You are viewing a plain text version of this content. The canonical link for it is here.
Posted to dev@nutch.apache.org by Lewis John Mcgibbney <le...@gmail.com> on 2012/08/25 14:18:47 UTC

Random Patch

Hi,

I've had a random patch lying around one of my desktops for sometime.

1) schema.xml is straight foward enough
2) MoreIndexingFilter.java seems to be an issue of reliability
(possibly). Maybe the Http Header  content information can be
unreliable at times? Does anyone have an opinion on this? At the
moment I am none-the-wiser but keen to gather views and/experiences.
3) Again in SolrWriter.java this may be an issue of reliability
(accuracy?) regarding the proposed explicit equals cast check instead
of the abitrary assignment check. Any thoughts?

I did not produce this patch and can't remember how or why it ended up
on my desktop! So apologies for the randomness of this one.

Thanks

Lewis


Index: conf/schema.xml
===================================================================
--- conf/schema.xml     (revision 1145734)
+++ conf/schema.xml     (working copy)
@@ -113,6 +113,8 @@
         <!-- fields for creativecommons plugin -->
         <field name="cc" type="string" stored="true" indexed="true"
             multiValued="true"/>
+
+        <field name="tld" type="string" stored="false" indexed="false"/>
     </fields>
     <uniqueKey>id</uniqueKey>
     <defaultSearchField>content</defaultSearchField>

Index: src/plugin/index-more/src/java/org/apache/nutch/indexer/more/MoreIndexingFilter.java
===================================================================
--- src/plugin/index-more/src/java/org/apache/nutch/indexer/more/MoreIndexingFilter.java
       (revision 1053817)
+++ src/plugin/index-more/src/java/org/apache/nutch/indexer/more/MoreIndexingFilter.java
       (working copy)
@@ -172,7 +172,7 @@
    */
   private NutchDocument addType(NutchDocument doc, WebPage page, String url) {
     MimeType mimeType = null;
-    Utf8 contentType = page.getFromHeaders(new Utf8(HttpHeaders.CONTENT_TYPE));
+    Utf8 contentType = page.getContentType();
     if (contentType == null) {
       // Note by Jerome Charron on 20050415:
       // Content Type not solved by a previous plugin
Index: src/java/org/apache/nutch/indexer/solr/SolrWriter.java
===================================================================
--- src/java/org/apache/nutch/indexer/solr/SolrWriter.java
(revision 1053817)
+++ src/java/org/apache/nutch/indexer/solr/SolrWriter.java      (working copy)
@@ -56,7 +56,7 @@
       for (final String val : e.getValue()) {
         inputDoc.addField(solrMapping.mapKey(e.getKey()), val);
         String sCopy = solrMapping.mapCopyKey(e.getKey());
-        if (sCopy != e.getKey()) {
+        if (! sCopy.equals(e.getKey())) {
                inputDoc.addField(sCopy, val);
         }
       }

-- 
Lewis

Re: Random Patch

Posted by Lewis John Mcgibbney <le...@gmail.com>.
Came across this issue :0)

https://issues.apache.org/jira/browse/NUTCH-956

which seems to uncover all mystery with this one.

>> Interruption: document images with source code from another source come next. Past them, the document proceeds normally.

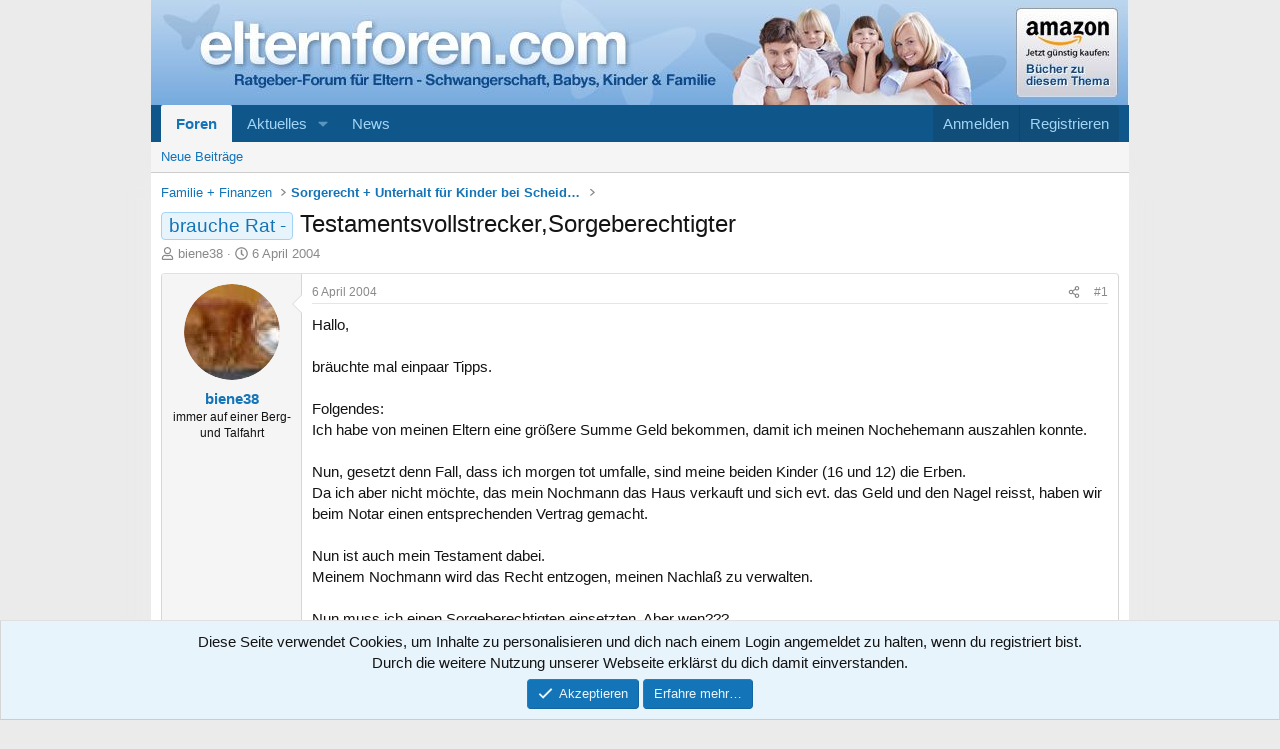

--- FILE ---
content_type: text/css; charset=utf-8
request_url: https://www.elternforen.com/css.php?css=public%3Aextra.less&s=2&l=2&d=1769197443&k=16b390e7f600907feb1b093b386c6f6219ea2123
body_size: -241
content:
@charset "UTF-8";

/********* public:extra.less ********/
.p-header-content{padding:0}.p-body-inner{background:#fff;box-shadow:4px 2px 23px #ececec,-4px 0 23px #ececec}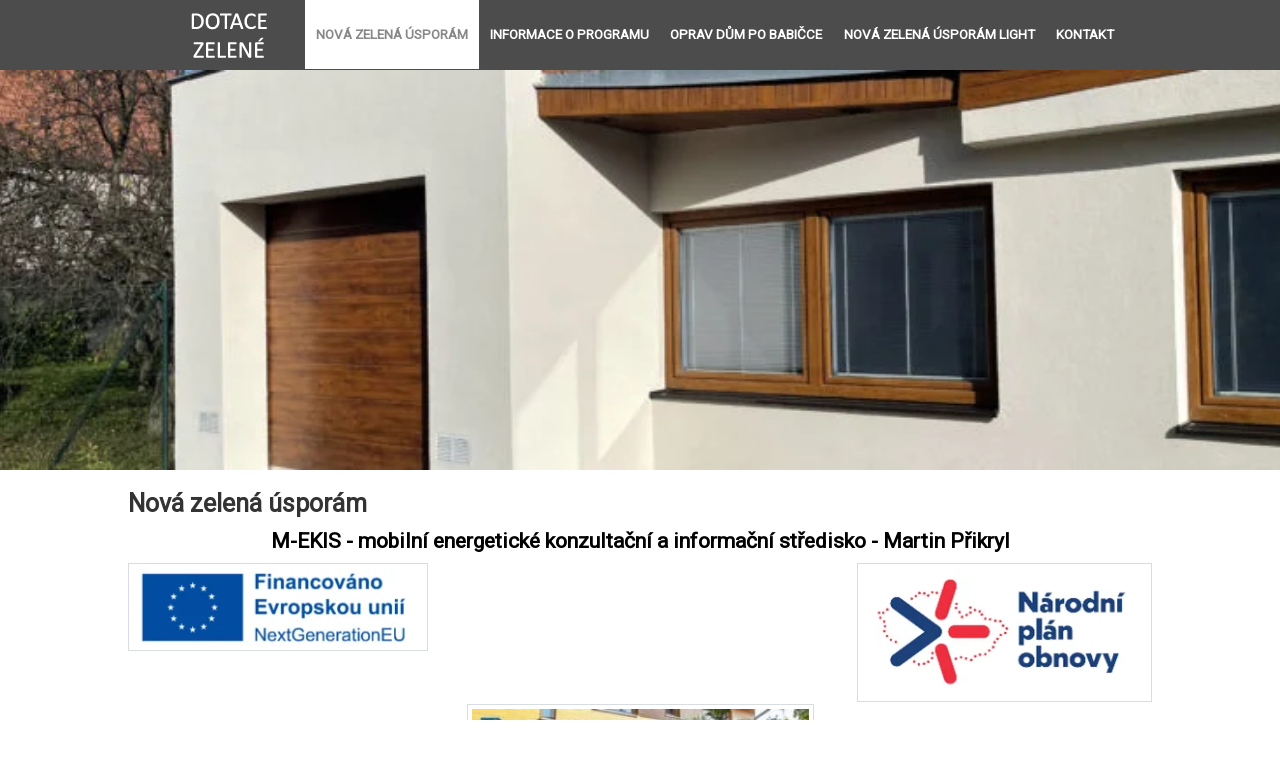

--- FILE ---
content_type: text/css
request_url: https://www.dotacezelene.cz/wp-content/themes/mklik/style.css
body_size: 1476
content:
/*
Theme Name:
Author: Mklik.cz
Author URI: www.mklik.cz
*/
html {min-height:100%;}
* {margin:0;padding:0;}
* {box-sizing:border-box;-moz-box-sizing:border-box;-webkit-box-sizing:border-box;}
img {max-width:100%;height:auto;box-sizing:border-box;}
a {color:#000;}
a:hover {color:#888;}
a img {border:none;}
body {font-family:Roboto, Arial, Helvetica, sans-serif;font-size:1.2em;color:#666;}
h1 {font-size:1.3em;color:#333;text-align:left;padding:0 0 10px 0;}
h2 {font-size:1.2em;color:#333;text-align:left;padding:0 0 10px 0;}
h3 {font-size:1.1em;color:#333;text-align:left;padding:0 0 10px 0;}
h4 {font-size:1.0em;color:#333;text-align:left;padding:0 0 10px 0;}
h5 {font-size:0.9em;color:#333;text-align:left;padding:0 0 10px 0;}
h6 {font-size:0.8em;color:#333;text-align:left;padding:0 0 10px 0;}
p {padding:0 0 2em 0;}
p.list_post {padding:0 0 0.5em 0;}
b {color:#000;}
strong {color:#000;}
blockquote {background:#2C3337;color:#fff;font-weight:bold;padding:1em;margin:0 0 1em 0;text-align:center;}
blockquote h1 {color:#fff;text-align:center;}
blockquote h2 {color:#fff;text-align:center;}
blockquote h3 {color:#fff;text-align:center;}
blockquote h4 {color:#fff;text-align:center;}
blockquote h5 {color:#fff;text-align:center;}
blockquote h6 {color:#fff;text-align:center;}
blockquote p {padding:0;}
blockquote a {color:#fff;}
img{border:0;}
img.alignnone {border:#d8dddf 1px solid;display:inline;margin:0 7px 2px 0;padding:4px;}
img.aligncenter {border:#d8dddf 1px solid;display:block;margin:auto;padding:4px;}
img.alignleft {float:left;border:#d8dddf 1px solid;display:inline;margin:0 7px 2px 0;padding:4px;}
img.alignright {float:right;border:#d8dddf 1px solid;display:inline;margin:0 0 2px 7px;padding:4px;}
img:hover {border:1px solid #999;}
.gallery img {border:#d8dddf 1px solid !important;height:auto;padding:4px;}
.gallery img:hover {border:1px solid #999 !important;}
.gallery img {transition:transform .3s ease;}
.gallery img:hover {transform:scale(1.05);}
/* structure */
.cont {margin:auto;padding:0;width:100%;}
/* top */
.top {width:100%;}
.qtrans_language_chooser ul {float:right;display:inline;padding:10px;}
.qtrans_language_chooser li {float:left;display:inline;margin:0 0 0 8px;}
/* menu */
.nav {width:100%;margin:auto;}
.nav button {font-size:0.7em;background:rgba(0,0,0,0.7);color:#fff;cursor:pointer;display:none;padding:20px;margin:auto;width:100%;border:none;}
.nav button:hover, .menu button:focus {background:rgba(0,0,0,0.7);}
.nav.zobrazit menu {display:block;}
.nav menu {display:flex;width:100%;justify-content:center;background:rgba(0,0,0,0.7);}
.nav menu ul {display:inline-block;margin:0;padding:0;}
.nav menu li {float:left;list-style:none;}
.nav menu ul {padding:0;margin:0;}
.nav menu a {float:left;color:#fff;display:block;text-decoration:none;text-transform:uppercase;font-weight:bold;font-size:0.7em;padding:2em 0.8em;margin:0;}
.nav menu a:hover {color:#888;}
.nav menu .current_page_item a {color:#888;background:#fff;}
.nav menu .last a {border:none;}
.nav menu .logo a {margin:0;padding:0;}
.nav menu .logo a img:hover {border:none;}
/* slider */
#slider {float:left;width:100%;height:400px;position:relative;}
#slider span {position:absolute;width:100%;}
#slider span img:hover {border:none;}
#slider span img {object-fit:cover;width:100%;height:400px;}
#slider span:nth-of-type(1) {animation-name:fader;animation-delay:4s;animation-duration:1s;z-index:20;}
#slider span:nth-of-type(2) {z-index:10;}
#slider span:nth-of-type(n+3) {display:none;}
@keyframes fader {from {opacity:1.0;} to {opacity:0.0;}}
/* content */
.content {margin:1em auto;width:80%;}
.content .descr {color:#664;margin-bottom:6px;}
.content ul li {line-height:1.4em;list-style:url('img/li.gif');margin-left:50px;}
.content ol {padding:0 0 20px 0;}
.content ol li {line-height:1.4em;margin:0 0 0 50px;padding:0;}
/* posts */
.post {}
/* info */
.info{margin:10px 0 4px 0;}
.info a {color:#ff0000;}
.info a:hover {text-decoration:underline;}
/* footer */
.footer {font-size:0.7em;color:#000;padding:1em 0;}
.footer a {color:#000;}
.footer a:hover {color:#444;}
.footer .social-box {text-align:center;padding:10px 0;}
.footer .social-box img {border:0;}
.footer .social-box img:hover {border:0;}
.footer .info {text-align:center;}
/* Contact Form 7 */
.wpcf7 {float:left;width:100%;margin:auto;padding:0;}
.wpcf7 p label {color:#000;}
.wpcf7 input {width:30%;background:#fff;border:1px solid #494949;padding:2%;}
.wpcf7 select {width:30%;background:#fff;border:1px solid #494949;padding:2%;}
.wpcf7 textarea {width:30%;background:#fff;border:1px solid #494949;padding:2%;}
.wpcf7 input[type="submit"] {color:#fff;font-size:18px;font-weight:700;background:#E2272E;padding:15px 25px 15px 25px;border:none;border-radius:5px;width:auto;text-transform:uppercase;letter-spacing:5px;cursor:pointer;}
.wpcf7 input:hover[type="submit"] {background:#494949;transition:all 0.4s ease 0s;}
.wpcf7 input:active[type="submit"] {background:#000;}
input[type="checkbox"] {transform:scale(1.3);margin-left:5px;}
span.wpcf7-list-item {margin:0;padding-bottom:20px;}
/* shortcodes columns */
.blok {width:100%;margin:10px auto;display:flex;justify-content:center;}
.box {margin:10px;padding:10px;width:100%;border:#ddd 1px solid;text-align:center;}
.box h1 {text-align:center;}
.box h2 {text-align:center;}
.box h3 {text-align:center;}
.box h4 {text-align:center;}
.box h5 {text-align:center;}
.box h6 {text-align:center;}
.box img {border:none;margin:auto;padding:10px 0;}
.box p {padding:0.5em;}
/* Smartphones */
@media only screen and (max-width : 700px) {
iframe {max-width:100%;height:auto;box-sizing:border-box;}
h1, h2, h3, h4, h5, h6 {text-align:center;}
blockquote {float:left;}
.gallery-item {width:100% !important;}
img.alignnone {float:none;width:100% !important;margin:0 7px 14px 0;}
img.alignleft {float:none;width:100% !important;display:inline;margin:0 0 14px 0;}
img.alignright {float:none;width:100% !important;margin:0 0 14px 0;}
.cont {width:100%;padding:0;}
.top {width:100%;margin:auto;height:auto;}
.nav {float:none;width:100%;z-index:9999;padding:0;}
.nav button {display:block;}
.nav menu {display:none;}
.nav menu ul {width:100%;padding:0;height:auto;}
.nav menu li {float:none;display:block;}
.nav menu a {float:none;font-size:0.6em;padding:2.0em 0;text-align:center;}
.nav menu .logo a {display:none;}
#slider {height:200px;}
#slider span img {height:200px;}
.content {width:95%;}
.post {float:none;width:100%;margin:auto;}
.contact-form label, .contact-form input, .contact-form textarea {width:100%;}
.blok {width:100%;margin:auto;display:block;}
.box {float:left;width:100%;margin:5px 0;}
.wpcf7 input {width:100%;}
.wpcf7 textarea {width:100%;}
}


--- FILE ---
content_type: application/x-javascript
request_url: https://www.dotacezelene.cz/wp-content/themes/mklik/js/menu.js
body_size: -62
content:
function prepnoutMenu(element, trida) {
  if (element.className.match(trida)) {
    element.className = element.className.replace(trida, "");
  }
  else {
    element.className += " " + trida;
  }
}
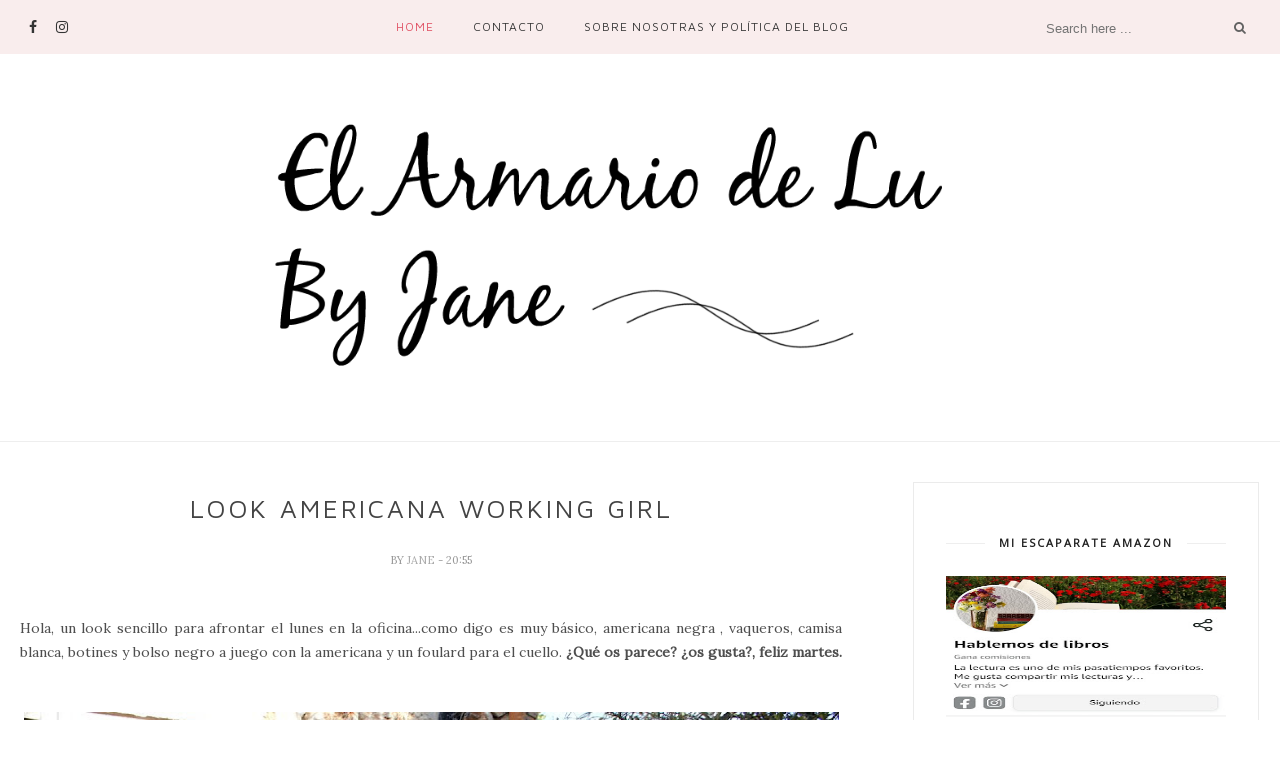

--- FILE ---
content_type: text/html; charset=utf-8
request_url: https://www.google.com/recaptcha/api2/aframe
body_size: 266
content:
<!DOCTYPE HTML><html><head><meta http-equiv="content-type" content="text/html; charset=UTF-8"></head><body><script nonce="waHCgLgV1eOxCniCgXhWGw">/** Anti-fraud and anti-abuse applications only. See google.com/recaptcha */ try{var clients={'sodar':'https://pagead2.googlesyndication.com/pagead/sodar?'};window.addEventListener("message",function(a){try{if(a.source===window.parent){var b=JSON.parse(a.data);var c=clients[b['id']];if(c){var d=document.createElement('img');d.src=c+b['params']+'&rc='+(localStorage.getItem("rc::a")?sessionStorage.getItem("rc::b"):"");window.document.body.appendChild(d);sessionStorage.setItem("rc::e",parseInt(sessionStorage.getItem("rc::e")||0)+1);localStorage.setItem("rc::h",'1765912878896');}}}catch(b){}});window.parent.postMessage("_grecaptcha_ready", "*");}catch(b){}</script></body></html>

--- FILE ---
content_type: text/plain
request_url: https://www.google-analytics.com/j/collect?v=1&_v=j102&a=418380914&t=pageview&_s=1&dl=https%3A%2F%2Fwww.elarmariodelubyjane.com%2F2012%2F02%2Flook-americana-working-girl.html%3FshowComment%3D1328714024794&ul=en-us%40posix&dt=Look%20americana%20working%20girl%20-%20El%20armario%20de%20Lu%20by%20Jane&sr=1280x720&vp=1280x720&_u=IEBAAEABAAAAACAAI~&jid=1563930076&gjid=847622126&cid=34630191.1765912876&tid=UA-15989986-1&_gid=602833910.1765912876&_r=1&_slc=1&z=202559305
body_size: -453
content:
2,cG-98BWRQ7WW8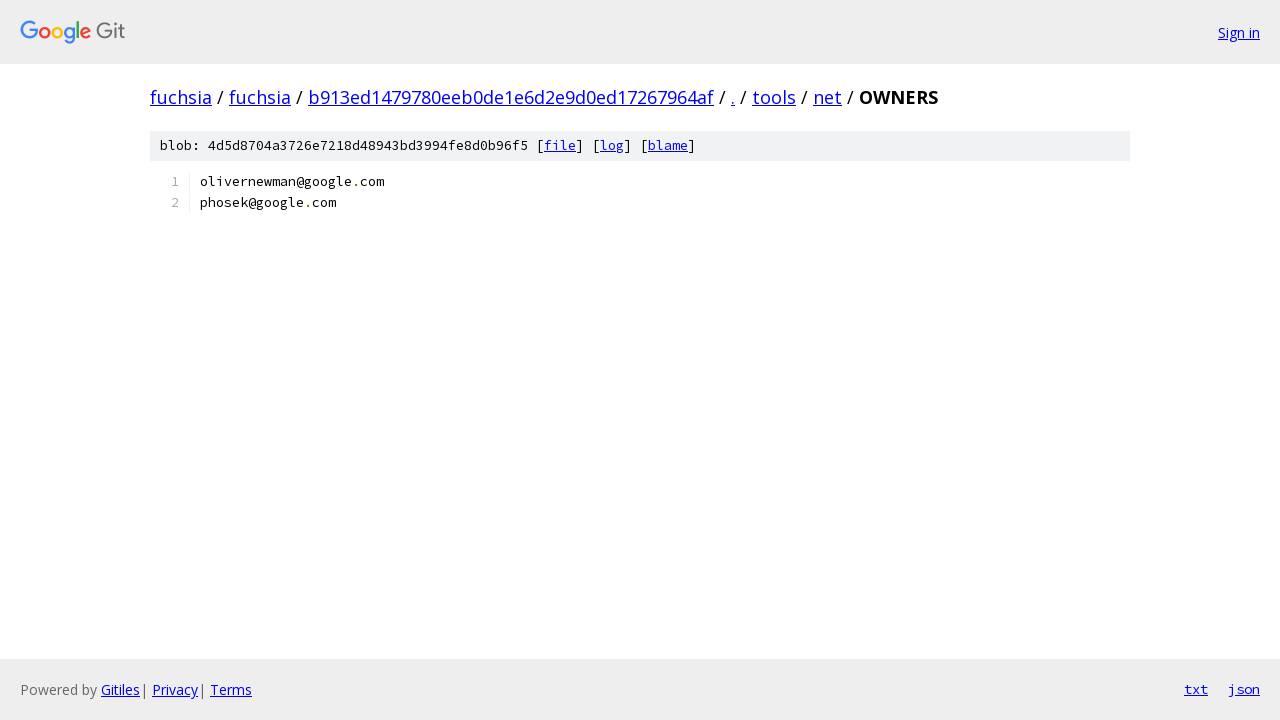

--- FILE ---
content_type: text/html; charset=utf-8
request_url: https://fuchsia.googlesource.com/fuchsia/+/b913ed1479780eeb0de1e6d2e9d0ed17267964af/tools/net/OWNERS
body_size: 892
content:
<!DOCTYPE html><html lang="en"><head><meta charset="utf-8"><meta name="viewport" content="width=device-width, initial-scale=1"><title>tools/net/OWNERS - fuchsia - Git at Google</title><link rel="stylesheet" type="text/css" href="/+static/base.css"><link rel="stylesheet" type="text/css" href="/+static/prettify/prettify.css"><!-- default customHeadTagPart --></head><body class="Site"><header class="Site-header"><div class="Header"><a class="Header-image" href="/"><img src="//www.gstatic.com/images/branding/lockups/2x/lockup_git_color_108x24dp.png" width="108" height="24" alt="Google Git"></a><div class="Header-menu"> <a class="Header-menuItem" href="https://accounts.google.com/AccountChooser?faa=1&amp;continue=https://fuchsia.googlesource.com/login/fuchsia/%2B/b913ed1479780eeb0de1e6d2e9d0ed17267964af/tools/net/OWNERS">Sign in</a> </div></div></header><div class="Site-content"><div class="Container "><div class="Breadcrumbs"><a class="Breadcrumbs-crumb" href="/?format=HTML">fuchsia</a> / <a class="Breadcrumbs-crumb" href="/fuchsia/">fuchsia</a> / <a class="Breadcrumbs-crumb" href="/fuchsia/+/b913ed1479780eeb0de1e6d2e9d0ed17267964af">b913ed1479780eeb0de1e6d2e9d0ed17267964af</a> / <a class="Breadcrumbs-crumb" href="/fuchsia/+/b913ed1479780eeb0de1e6d2e9d0ed17267964af/">.</a> / <a class="Breadcrumbs-crumb" href="/fuchsia/+/b913ed1479780eeb0de1e6d2e9d0ed17267964af/tools">tools</a> / <a class="Breadcrumbs-crumb" href="/fuchsia/+/b913ed1479780eeb0de1e6d2e9d0ed17267964af/tools/net">net</a> / <span class="Breadcrumbs-crumb">OWNERS</span></div><div class="u-sha1 u-monospace BlobSha1">blob: 4d5d8704a3726e7218d48943bd3994fe8d0b96f5 [<a href="/fuchsia/+/b913ed1479780eeb0de1e6d2e9d0ed17267964af/tools/net/OWNERS">file</a>] [<a href="/fuchsia/+log/b913ed1479780eeb0de1e6d2e9d0ed17267964af/tools/net/OWNERS">log</a>] [<a href="/fuchsia/+blame/b913ed1479780eeb0de1e6d2e9d0ed17267964af/tools/net/OWNERS">blame</a>]</div><table class="FileContents"><tr class="u-pre u-monospace FileContents-line"><td class="u-lineNum u-noSelect FileContents-lineNum" data-line-number="1"></td><td class="FileContents-lineContents" id="1"><span class="pln">olivernewman@google</span><span class="pun">.</span><span class="pln">com</span></td></tr><tr class="u-pre u-monospace FileContents-line"><td class="u-lineNum u-noSelect FileContents-lineNum" data-line-number="2"></td><td class="FileContents-lineContents" id="2"><span class="pln">phosek@google</span><span class="pun">.</span><span class="pln">com</span></td></tr></table><script nonce="99oxQO9S0Dk4w4e9PHCGgg">for (let lineNumEl of document.querySelectorAll('td.u-lineNum')) {lineNumEl.onclick = () => {window.location.hash = `#${lineNumEl.getAttribute('data-line-number')}`;};}</script></div> <!-- Container --></div> <!-- Site-content --><footer class="Site-footer"><div class="Footer"><span class="Footer-poweredBy">Powered by <a href="https://gerrit.googlesource.com/gitiles/">Gitiles</a>| <a href="https://policies.google.com/privacy">Privacy</a>| <a href="https://policies.google.com/terms">Terms</a></span><span class="Footer-formats"><a class="u-monospace Footer-formatsItem" href="?format=TEXT">txt</a> <a class="u-monospace Footer-formatsItem" href="?format=JSON">json</a></span></div></footer></body></html>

It also reminded me of this conversation recently [0]

I will test and get a JUnit case written before attaching new patch to
the issue.

[0] http://www.mail-archive.com/user%40nutch.apache.org/msg07272.html

On Sat, Aug 25, 2012 at 1:18 PM, Lewis John Mcgibbney
<le...@gmail.com> wrote:
> Hi,
>
> I've had a random patch lying around one of my desktops for sometime.
>
> 1) schema.xml is straight foward enough
> 2) MoreIndexingFilter.java seems to be an issue of reliability
> (possibly). Maybe the Http Header  content information can be
> unreliable at times? Does anyone have an opinion on this? At the
> moment I am none-the-wiser but keen to gather views and/experiences.
> 3) Again in SolrWriter.java this may be an issue of reliability
> (accuracy?) regarding the proposed explicit equals cast check instead
> of the abitrary assignment check. Any thoughts?
>
> I did not produce this patch and can't remember how or why it ended up
> on my desktop! So apologies for the randomness of this one.
>
> Thanks
>
> Lewis
>
>
> Index: conf/schema.xml
> ===================================================================
> --- conf/schema.xml     (revision 1145734)
> +++ conf/schema.xml     (working copy)
> @@ -113,6 +113,8 @@
>          <!-- fields for creativecommons plugin -->
>          <field name="cc" type="string" stored="true" indexed="true"
>              multiValued="true"/>
> +
> +        <field name="tld" type="string" stored="false" indexed="false"/>
>      </fields>
>      <uniqueKey>id</uniqueKey>
>      <defaultSearchField>content</defaultSearchField>
>
> Index: src/plugin/index-more/src/java/org/apache/nutch/indexer/more/MoreIndexingFilter.java
> ===================================================================
> --- src/plugin/index-more/src/java/org/apache/nutch/indexer/more/MoreIndexingFilter.java
>        (revision 1053817)
> +++ src/plugin/index-more/src/java/org/apache/nutch/indexer/more/MoreIndexingFilter.java
>        (working copy)
> @@ -172,7 +172,7 @@
>     */
>    private NutchDocument addType(NutchDocument doc, WebPage page, String url) {
>      MimeType mimeType = null;
> -    Utf8 contentType = page.getFromHeaders(new Utf8(HttpHeaders.CONTENT_TYPE));
> +    Utf8 contentType = page.getContentType();
>      if (contentType == null) {
>        // Note by Jerome Charron on 20050415:
>        // Content Type not solved by a previous plugin
> Index: src/java/org/apache/nutch/indexer/solr/SolrWriter.java
> ===================================================================
> --- src/java/org/apache/nutch/indexer/solr/SolrWriter.java
> (revision 1053817)
> +++ src/java/org/apache/nutch/indexer/solr/SolrWriter.java      (working copy)
> @@ -56,7 +56,7 @@
>        for (final String val : e.getValue()) {
>          inputDoc.addField(solrMapping.mapKey(e.getKey()), val);
>          String sCopy = solrMapping.mapCopyKey(e.getKey());
> -        if (sCopy != e.getKey()) {
> +        if (! sCopy.equals(e.getKey())) {
>                 inputDoc.addField(sCopy, val);
>          }
>        }
>
> --
> Lewis



-- 
Lewis